* _DATA FOR PROCESSING_
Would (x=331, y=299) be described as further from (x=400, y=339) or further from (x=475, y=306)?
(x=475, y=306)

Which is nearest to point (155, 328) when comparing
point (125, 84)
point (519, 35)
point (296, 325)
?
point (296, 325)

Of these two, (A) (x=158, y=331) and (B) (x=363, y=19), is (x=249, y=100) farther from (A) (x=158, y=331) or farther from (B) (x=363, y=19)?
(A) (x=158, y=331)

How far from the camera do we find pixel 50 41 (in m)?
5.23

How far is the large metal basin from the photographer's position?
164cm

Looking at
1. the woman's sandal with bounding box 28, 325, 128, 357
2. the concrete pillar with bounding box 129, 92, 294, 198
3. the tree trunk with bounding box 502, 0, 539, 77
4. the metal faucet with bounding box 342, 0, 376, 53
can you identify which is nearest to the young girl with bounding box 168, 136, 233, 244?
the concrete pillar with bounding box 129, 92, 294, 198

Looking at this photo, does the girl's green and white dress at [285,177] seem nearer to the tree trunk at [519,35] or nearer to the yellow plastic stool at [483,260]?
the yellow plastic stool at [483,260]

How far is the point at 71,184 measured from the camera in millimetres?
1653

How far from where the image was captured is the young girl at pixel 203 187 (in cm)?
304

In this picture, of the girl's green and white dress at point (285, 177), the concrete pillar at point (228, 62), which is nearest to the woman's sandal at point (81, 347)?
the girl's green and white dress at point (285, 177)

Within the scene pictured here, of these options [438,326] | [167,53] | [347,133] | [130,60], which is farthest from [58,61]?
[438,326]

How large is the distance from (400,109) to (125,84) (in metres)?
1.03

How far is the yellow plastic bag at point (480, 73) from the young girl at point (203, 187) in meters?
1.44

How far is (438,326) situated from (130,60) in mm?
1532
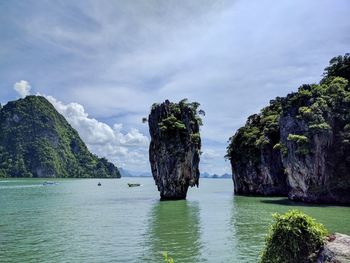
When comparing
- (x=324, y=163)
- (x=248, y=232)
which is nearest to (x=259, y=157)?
(x=324, y=163)

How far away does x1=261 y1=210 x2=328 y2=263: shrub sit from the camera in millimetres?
11266

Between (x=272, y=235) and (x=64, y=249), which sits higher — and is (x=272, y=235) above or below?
above

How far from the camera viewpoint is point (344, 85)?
4812cm

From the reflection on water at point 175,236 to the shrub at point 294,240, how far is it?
8.40 meters

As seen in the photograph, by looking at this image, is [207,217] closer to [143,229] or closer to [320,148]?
[143,229]

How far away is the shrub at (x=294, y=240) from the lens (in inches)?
444

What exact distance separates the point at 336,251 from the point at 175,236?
16.9 meters

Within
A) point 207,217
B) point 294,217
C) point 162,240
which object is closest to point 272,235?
point 294,217

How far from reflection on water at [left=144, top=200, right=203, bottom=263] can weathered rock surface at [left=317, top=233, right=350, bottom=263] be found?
374 inches

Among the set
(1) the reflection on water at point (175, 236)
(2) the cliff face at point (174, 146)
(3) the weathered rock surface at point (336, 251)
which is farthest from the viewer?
(2) the cliff face at point (174, 146)

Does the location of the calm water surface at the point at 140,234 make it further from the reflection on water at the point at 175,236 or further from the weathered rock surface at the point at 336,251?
the weathered rock surface at the point at 336,251

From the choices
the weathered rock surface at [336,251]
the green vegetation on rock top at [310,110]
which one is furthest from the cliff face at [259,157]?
the weathered rock surface at [336,251]

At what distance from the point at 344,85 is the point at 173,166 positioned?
87.2 ft

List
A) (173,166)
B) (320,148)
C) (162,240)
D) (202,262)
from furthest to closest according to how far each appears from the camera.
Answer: (173,166) < (320,148) < (162,240) < (202,262)
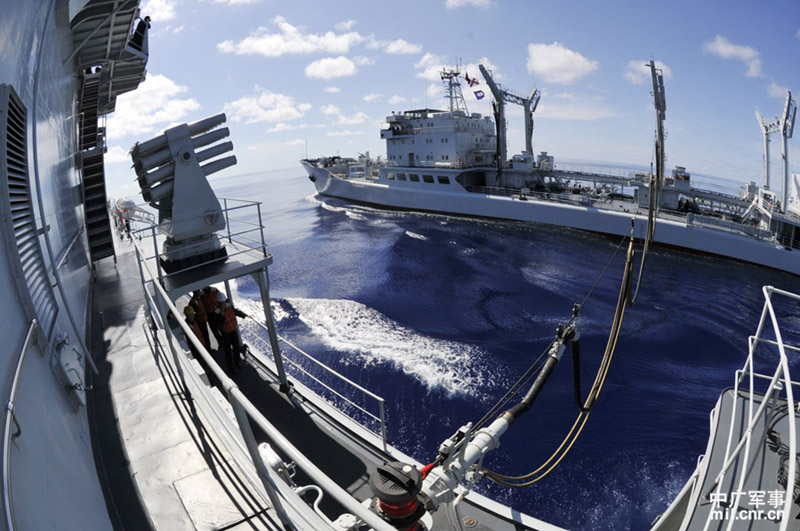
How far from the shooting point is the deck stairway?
11.3 m

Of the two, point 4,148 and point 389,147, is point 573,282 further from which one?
A: point 389,147

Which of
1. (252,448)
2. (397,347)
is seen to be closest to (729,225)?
(397,347)

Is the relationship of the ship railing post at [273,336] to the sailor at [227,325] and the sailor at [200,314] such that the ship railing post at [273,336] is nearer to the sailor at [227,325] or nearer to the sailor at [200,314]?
the sailor at [227,325]

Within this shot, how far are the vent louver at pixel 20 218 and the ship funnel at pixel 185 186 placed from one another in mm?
2722

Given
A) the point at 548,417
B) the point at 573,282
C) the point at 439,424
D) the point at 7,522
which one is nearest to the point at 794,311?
the point at 573,282

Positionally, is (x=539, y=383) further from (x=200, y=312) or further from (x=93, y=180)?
(x=93, y=180)

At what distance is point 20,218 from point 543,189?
3251cm

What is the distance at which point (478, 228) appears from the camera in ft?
92.5

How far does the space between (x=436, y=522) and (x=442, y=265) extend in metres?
16.0

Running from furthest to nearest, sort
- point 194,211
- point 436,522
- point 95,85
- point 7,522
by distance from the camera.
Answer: point 95,85 < point 194,211 < point 436,522 < point 7,522

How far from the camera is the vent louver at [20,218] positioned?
2994 mm

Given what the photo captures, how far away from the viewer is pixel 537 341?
12336mm

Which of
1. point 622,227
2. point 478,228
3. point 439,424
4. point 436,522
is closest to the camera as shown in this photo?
point 436,522

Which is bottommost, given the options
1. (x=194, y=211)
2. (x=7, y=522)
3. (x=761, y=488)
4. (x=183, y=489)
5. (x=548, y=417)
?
(x=548, y=417)
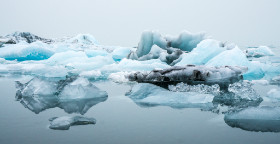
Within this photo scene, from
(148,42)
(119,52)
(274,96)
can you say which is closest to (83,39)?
(119,52)

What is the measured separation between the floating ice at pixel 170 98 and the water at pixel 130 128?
0.54ft

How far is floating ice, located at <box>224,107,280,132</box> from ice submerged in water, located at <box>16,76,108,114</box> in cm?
118

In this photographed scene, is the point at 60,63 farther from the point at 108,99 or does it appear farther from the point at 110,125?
the point at 110,125

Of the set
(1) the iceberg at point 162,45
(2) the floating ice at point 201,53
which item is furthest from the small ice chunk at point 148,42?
(2) the floating ice at point 201,53

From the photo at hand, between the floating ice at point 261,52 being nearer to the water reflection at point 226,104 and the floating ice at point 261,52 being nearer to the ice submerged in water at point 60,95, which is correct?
the water reflection at point 226,104

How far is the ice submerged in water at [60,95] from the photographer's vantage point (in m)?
2.49

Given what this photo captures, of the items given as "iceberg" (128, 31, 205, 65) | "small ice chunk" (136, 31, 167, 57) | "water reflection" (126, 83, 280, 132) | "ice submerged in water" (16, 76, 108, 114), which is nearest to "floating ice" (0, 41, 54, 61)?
"iceberg" (128, 31, 205, 65)

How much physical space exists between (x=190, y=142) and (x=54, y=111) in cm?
119

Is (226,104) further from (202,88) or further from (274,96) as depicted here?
(274,96)

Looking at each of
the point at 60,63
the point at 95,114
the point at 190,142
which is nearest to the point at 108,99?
the point at 95,114

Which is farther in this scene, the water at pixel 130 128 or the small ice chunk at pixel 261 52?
the small ice chunk at pixel 261 52

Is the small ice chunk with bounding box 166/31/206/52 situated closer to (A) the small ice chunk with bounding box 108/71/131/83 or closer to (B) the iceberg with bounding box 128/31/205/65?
(B) the iceberg with bounding box 128/31/205/65

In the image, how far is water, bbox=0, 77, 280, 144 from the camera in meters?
1.57

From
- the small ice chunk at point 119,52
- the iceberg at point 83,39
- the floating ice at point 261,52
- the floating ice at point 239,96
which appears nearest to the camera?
the floating ice at point 239,96
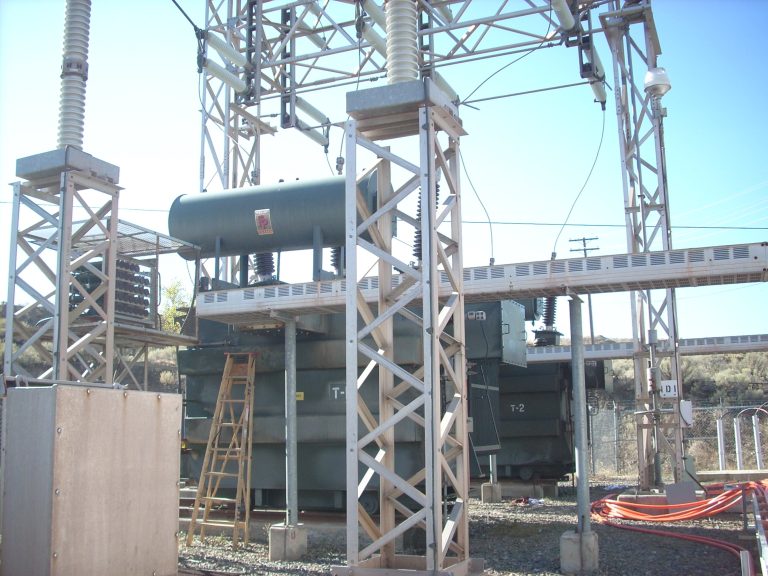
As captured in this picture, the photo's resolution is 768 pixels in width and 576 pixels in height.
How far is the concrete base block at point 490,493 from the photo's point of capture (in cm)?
1794

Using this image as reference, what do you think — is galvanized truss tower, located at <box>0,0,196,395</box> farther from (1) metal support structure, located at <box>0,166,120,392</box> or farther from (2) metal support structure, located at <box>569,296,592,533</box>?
(2) metal support structure, located at <box>569,296,592,533</box>

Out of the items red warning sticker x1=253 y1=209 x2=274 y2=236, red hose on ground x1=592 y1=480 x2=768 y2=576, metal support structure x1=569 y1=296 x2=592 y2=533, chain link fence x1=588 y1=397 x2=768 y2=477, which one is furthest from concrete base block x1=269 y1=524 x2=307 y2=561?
chain link fence x1=588 y1=397 x2=768 y2=477

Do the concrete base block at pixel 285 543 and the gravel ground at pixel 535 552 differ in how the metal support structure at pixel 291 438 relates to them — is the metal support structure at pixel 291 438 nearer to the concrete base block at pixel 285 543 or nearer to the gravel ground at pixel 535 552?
the concrete base block at pixel 285 543

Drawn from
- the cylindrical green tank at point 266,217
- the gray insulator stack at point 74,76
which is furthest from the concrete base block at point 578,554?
the gray insulator stack at point 74,76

* _YOUR OBJECTIVE_
Reproduce verbatim every line of the records from the one containing "Out of the items" through the final line of the records, inclusive.

* _RESULT OF THE EXERCISE_
Out of the items red warning sticker x1=253 y1=209 x2=274 y2=236, red hose on ground x1=592 y1=480 x2=768 y2=576, metal support structure x1=569 y1=296 x2=592 y2=533, chain link fence x1=588 y1=397 x2=768 y2=477, which one is furthest from concrete base block x1=269 y1=524 x2=307 y2=561?
chain link fence x1=588 y1=397 x2=768 y2=477

Do the concrete base block at pixel 285 543 and the gravel ground at pixel 535 552 differ in how the metal support structure at pixel 291 438 relates to them — is the metal support structure at pixel 291 438 nearer to the concrete base block at pixel 285 543 or nearer to the gravel ground at pixel 535 552?
the concrete base block at pixel 285 543

Drawn from
- the cylindrical green tank at point 266,217
- the gray insulator stack at point 74,76
which is furthest from the concrete base block at point 578,554?
the gray insulator stack at point 74,76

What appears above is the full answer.